Tra Francia e Inghilterra non è mai corso buon sangue. Così vicini, così lontani – Manica permettendo – ma troppo orgogliosi e pieni di sé per poter andare d’accordo. Per lo meno, fino all’Eurotunnel e all’apparizione sulle scene musicale degli Shit Browne, duo/quintetto parigino d’adozione ma mancuniano fino al midollo che oltre ai fondatori Sebi e Benjamin conta anche su Denis, Hadrien e Tigrou. Tutti rigorosamente Browne di cognome.
I ragazzi, in rigorose tute xl e capigliature ianbrowniane, costruiscono un ponte tra la suburbia parigina (e il suo melting-pot culturale e meticciato) e l’Hacienda di madchesteriana memoria: l’esordio Every Single Penny Will Be Reinvested In The Party. Un caleidoscopio sotto xtc di sonorità baggy ed effluivi brit, pompamenti dancehall e produzione Primal Scream. E la domanda, che sorge spontanea, viene recapitata loro via mail seduta stante: perché?
Cercando di trovare te stesso, affermano i cinque, capita di elaborare un sound che sia debitore dei tuoi ascolti. Noi non ci siamo limitati ad ascoltare solo Aznavour, ma anche le compilation di skinhead reggae, la techno di Detroit, Betty And The Werewolves, la Stravaganza di Vivaldi, Robert Johnson, la musica Chaabi, gli Slayer e via dicendo.
Ci convince fino a un certo punto l'atteggiamento dello spocchioso combo transalpino, ma è quello che Brown insegna e che gli inglesi vogliono come certificato d'identità. Durante il piccolo tour albionico di quest'estate i nostri non sono stati picchiati, anzi NME li ha graziati. In pratica, un mezzo miracolo ed è anche merito dell'ironia, quella che ci piace, farcita di riferimenti politici senza compromessi.
Siamo internazionalisti e anarco-sindacalisti al midollo e non ce ne frega un granché della nostra frenchness. Abbiamo sempre ascoltato musica anglosassone, da buoni colonized kids. Molto più probabilmente, però, la vera ragione è la dipendenza da Marmite di Tigrou.(il tastierista, nda.)
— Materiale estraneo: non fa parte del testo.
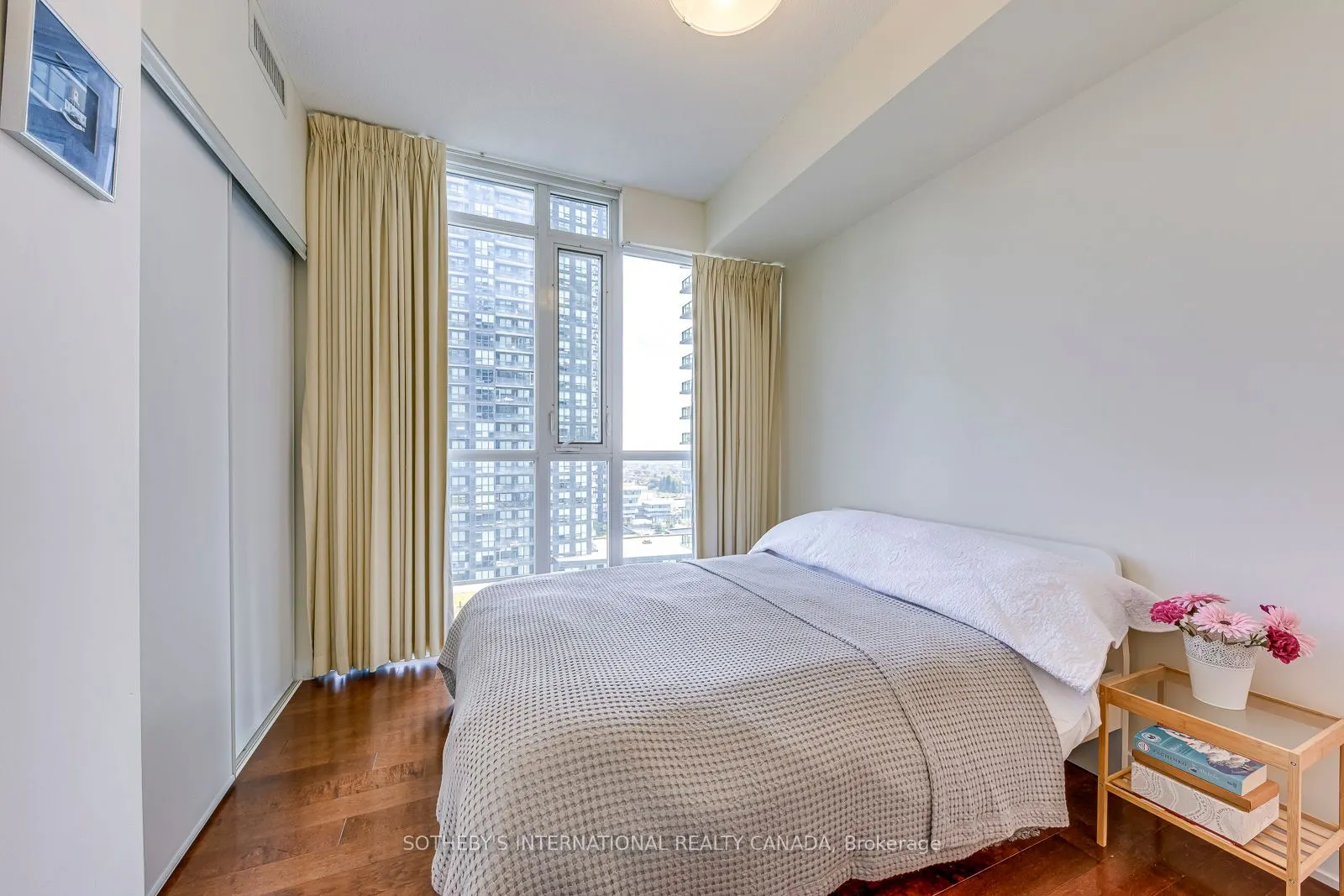 4070 Confederation Parkway, #1202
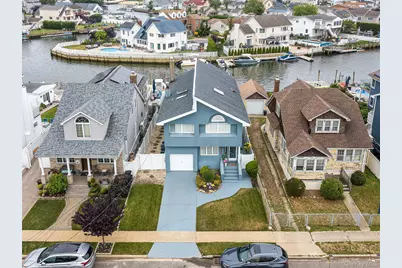 2590 Riverside Drive, Wantagh, NY 11793 - Photo 2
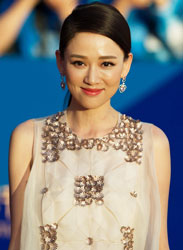 演员陈乔恩亮相闭幕红毯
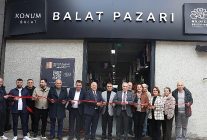niluferin 8inci giyim pazari balatta acildi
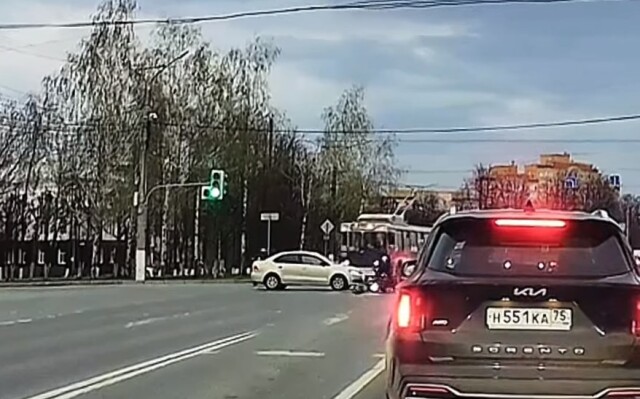 В Чебоксарах водитель «Фольксвагена» пытался проскочить на красный и сбил мотоциклиста 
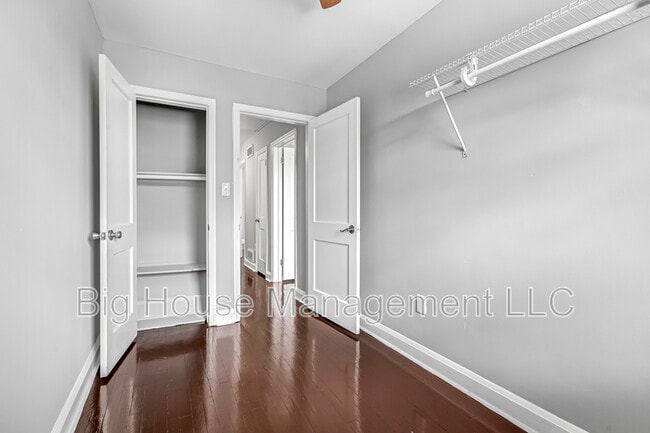 Building Photo - 2107 Hawthorne Rd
I francesini, strafottenti il giusto e addicted ad un sound maturo per essere non solo riesumato, ma ripensato, ci stanno dentro anche per questioni anagrafiche (Abbiamo tra i 25 e i 33 e alcuni di noi hanno vissuto quella stagione, anche se a dirla tutta la storia non è mai veramente finita. Il 2042 esiste già nel 2010 e il 1904 non è ancora completamente scomparso. Time stretching, bro!) e se la giocano senza timore coi presunti eredi rave’n’rollers e next-big-thing in salsa NME di quella mai dimenticata stagione.
Ma dove finiranno i penny guadagnati con l’esordio? Vogliamo combattere la depressione, sconfiggere la ricerca della ricchezza materiale, creare sorrisi gratis e far scuotere le chiappe alla gente. Siamo per la musica rilassata, perché essere slow è antiproduttivo e l’antiproduttività è fica, perché non ce ne frega nulla dei valori di mercato. Siamo outsiders, siamo come Candido. La conquista e la colonizzazione di Marte sono anch’esse opzioni plausibili, ma in definitiva non vogliamo smettere di ballare sfattamente. Li vogliamo in Italia.